> _DATA EXCERPTS_
========================================================================

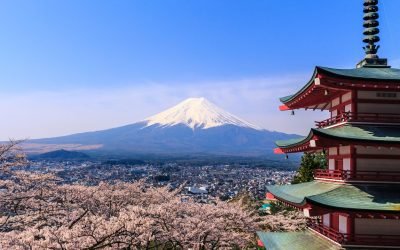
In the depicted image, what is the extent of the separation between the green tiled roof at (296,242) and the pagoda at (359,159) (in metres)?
0.04

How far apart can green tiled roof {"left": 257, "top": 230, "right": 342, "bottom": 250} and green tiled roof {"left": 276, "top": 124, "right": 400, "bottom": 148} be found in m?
2.85

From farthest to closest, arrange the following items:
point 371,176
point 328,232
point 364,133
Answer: point 328,232 → point 371,176 → point 364,133

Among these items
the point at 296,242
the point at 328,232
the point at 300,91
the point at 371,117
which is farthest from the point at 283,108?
the point at 328,232

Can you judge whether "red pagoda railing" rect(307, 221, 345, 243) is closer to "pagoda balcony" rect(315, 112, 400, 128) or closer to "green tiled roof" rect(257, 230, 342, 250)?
"green tiled roof" rect(257, 230, 342, 250)

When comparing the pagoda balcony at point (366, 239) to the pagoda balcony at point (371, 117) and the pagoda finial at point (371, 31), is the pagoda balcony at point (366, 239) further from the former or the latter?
the pagoda finial at point (371, 31)

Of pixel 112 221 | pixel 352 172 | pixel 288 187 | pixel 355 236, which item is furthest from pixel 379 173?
pixel 112 221

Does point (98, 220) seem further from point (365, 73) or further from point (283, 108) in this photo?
point (365, 73)

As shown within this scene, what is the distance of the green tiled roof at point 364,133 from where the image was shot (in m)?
10.8

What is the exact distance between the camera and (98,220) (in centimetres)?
1225

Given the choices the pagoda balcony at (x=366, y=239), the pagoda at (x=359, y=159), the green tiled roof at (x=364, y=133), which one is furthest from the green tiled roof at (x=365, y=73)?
the pagoda balcony at (x=366, y=239)

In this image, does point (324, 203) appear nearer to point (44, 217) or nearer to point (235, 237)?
point (235, 237)

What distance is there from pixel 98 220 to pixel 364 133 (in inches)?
290

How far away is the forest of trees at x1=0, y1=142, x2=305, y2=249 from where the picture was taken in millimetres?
11320

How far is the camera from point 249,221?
20.4 metres
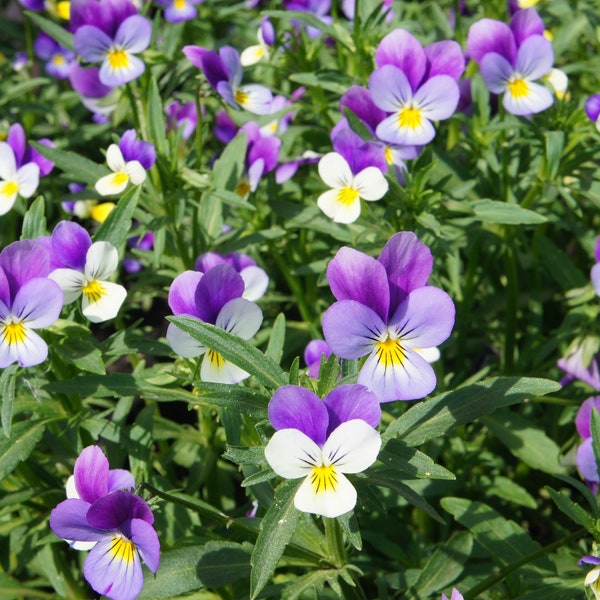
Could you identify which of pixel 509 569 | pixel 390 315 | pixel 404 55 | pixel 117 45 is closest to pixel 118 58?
pixel 117 45

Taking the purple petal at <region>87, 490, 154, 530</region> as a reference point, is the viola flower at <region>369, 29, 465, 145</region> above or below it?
above

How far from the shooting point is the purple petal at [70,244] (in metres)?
1.89

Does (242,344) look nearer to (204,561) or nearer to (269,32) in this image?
(204,561)

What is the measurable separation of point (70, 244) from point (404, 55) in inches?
40.9

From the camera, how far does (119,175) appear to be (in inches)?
93.0

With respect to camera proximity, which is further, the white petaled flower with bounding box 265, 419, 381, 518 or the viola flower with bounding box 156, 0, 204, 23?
the viola flower with bounding box 156, 0, 204, 23

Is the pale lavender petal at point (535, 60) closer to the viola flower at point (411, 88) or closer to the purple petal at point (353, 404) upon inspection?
the viola flower at point (411, 88)

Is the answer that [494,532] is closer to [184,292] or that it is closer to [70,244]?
[184,292]

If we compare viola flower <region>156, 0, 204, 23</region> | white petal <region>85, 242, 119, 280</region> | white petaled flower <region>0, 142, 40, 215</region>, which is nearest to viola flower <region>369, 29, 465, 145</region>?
white petal <region>85, 242, 119, 280</region>

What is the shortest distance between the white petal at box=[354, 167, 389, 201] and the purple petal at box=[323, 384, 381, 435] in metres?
0.81

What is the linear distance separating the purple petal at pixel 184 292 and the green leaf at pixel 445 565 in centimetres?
96

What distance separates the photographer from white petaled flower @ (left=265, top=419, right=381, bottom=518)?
1385 millimetres

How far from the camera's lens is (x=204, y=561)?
6.18 ft

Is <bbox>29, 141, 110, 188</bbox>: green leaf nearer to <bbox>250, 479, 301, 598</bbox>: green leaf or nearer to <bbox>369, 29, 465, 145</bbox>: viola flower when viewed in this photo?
<bbox>369, 29, 465, 145</bbox>: viola flower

========================================================================

> _STATED PROBLEM_
Print all of the records above word for word, and leave the pictures out of your answer.

> _ANSWER_
In the depicted image, what is the extent of the separation between the green tiled roof at (296,242) and the pagoda at (359,159) (in metres)?
0.04

How far apart can green tiled roof {"left": 257, "top": 230, "right": 342, "bottom": 250} and green tiled roof {"left": 276, "top": 124, "right": 400, "bottom": 148} be found in m?
2.85

From farthest to closest, arrange the following items:
point 371,176
point 328,232
point 364,133
Answer: point 328,232 → point 371,176 → point 364,133

Among these items
the point at 296,242
the point at 328,232
the point at 300,91
the point at 371,117
which is farthest from the point at 283,108?
the point at 328,232

Can you judge whether "red pagoda railing" rect(307, 221, 345, 243) is closer to "pagoda balcony" rect(315, 112, 400, 128) or closer to "green tiled roof" rect(257, 230, 342, 250)?
"green tiled roof" rect(257, 230, 342, 250)

When comparing the pagoda balcony at point (366, 239) to the pagoda balcony at point (371, 117) and the pagoda finial at point (371, 31), is the pagoda balcony at point (366, 239) further from the former or the latter?
the pagoda finial at point (371, 31)

Of pixel 112 221 | pixel 352 172 | pixel 288 187 | pixel 355 236, which item is furthest from pixel 379 173?
pixel 112 221

Does point (98, 220) seem further from point (365, 73) or further from point (283, 108) in this photo?
point (365, 73)

As shown within this scene, what is the distance of the green tiled roof at point 364,133 from where the image was shot (in m)?
10.8

What is the exact distance between the camera and (98,220) (in centimetres)?
1225

Given the choices the pagoda balcony at (x=366, y=239), the pagoda at (x=359, y=159), the green tiled roof at (x=364, y=133), which one is furthest from the green tiled roof at (x=365, y=73)?
the pagoda balcony at (x=366, y=239)

In this image, does point (324, 203) appear nearer to point (44, 217) or nearer to point (235, 237)?
point (235, 237)

What distance is there from pixel 98 220 to pixel 364 133 (in inches)?
290

How far away is the forest of trees at x1=0, y1=142, x2=305, y2=249 from where the picture was taken in millimetres?
11320

How far is the camera from point 249,221?
20.4 metres
Could you identify which of pixel 509 569 | pixel 390 315 | pixel 404 55 | pixel 117 45 is closest to pixel 118 58?
pixel 117 45

Taking the purple petal at <region>87, 490, 154, 530</region> as a reference point, is the viola flower at <region>369, 29, 465, 145</region> above or below it?
above

How far from the shooting point is the purple petal at [70,244] (in metres)?
1.89

Does (242,344) look nearer to (204,561) or nearer to (269,32) in this image?
(204,561)

What is the measurable separation of point (70, 244) from point (404, 55) in inches?
40.9

From the camera, how far does (119,175) appear to be (in inches)?
93.0

With respect to camera proximity, which is further, the white petaled flower with bounding box 265, 419, 381, 518 or the viola flower with bounding box 156, 0, 204, 23?
the viola flower with bounding box 156, 0, 204, 23

Is the pale lavender petal at point (535, 60) closer to the viola flower at point (411, 88) or closer to the purple petal at point (353, 404) upon inspection?
the viola flower at point (411, 88)

Is the answer that [494,532] is closer to [184,292] or that it is closer to [70,244]?
[184,292]

If we compare viola flower <region>156, 0, 204, 23</region> | white petal <region>85, 242, 119, 280</region> | white petaled flower <region>0, 142, 40, 215</region>, which is nearest to viola flower <region>369, 29, 465, 145</region>?
white petal <region>85, 242, 119, 280</region>

What is the shortest distance between the white petal at box=[354, 167, 389, 201] and the purple petal at box=[323, 384, 381, 435] in metres?
0.81

What is the linear distance separating the purple petal at pixel 184 292 and the green leaf at pixel 445 565 in centimetres?
96

What distance separates the photographer from white petaled flower @ (left=265, top=419, right=381, bottom=518)?
1385 millimetres

How far from the camera's lens is (x=204, y=561)?
6.18 ft

Is <bbox>29, 141, 110, 188</bbox>: green leaf nearer to <bbox>250, 479, 301, 598</bbox>: green leaf or nearer to <bbox>369, 29, 465, 145</bbox>: viola flower when viewed in this photo?
<bbox>369, 29, 465, 145</bbox>: viola flower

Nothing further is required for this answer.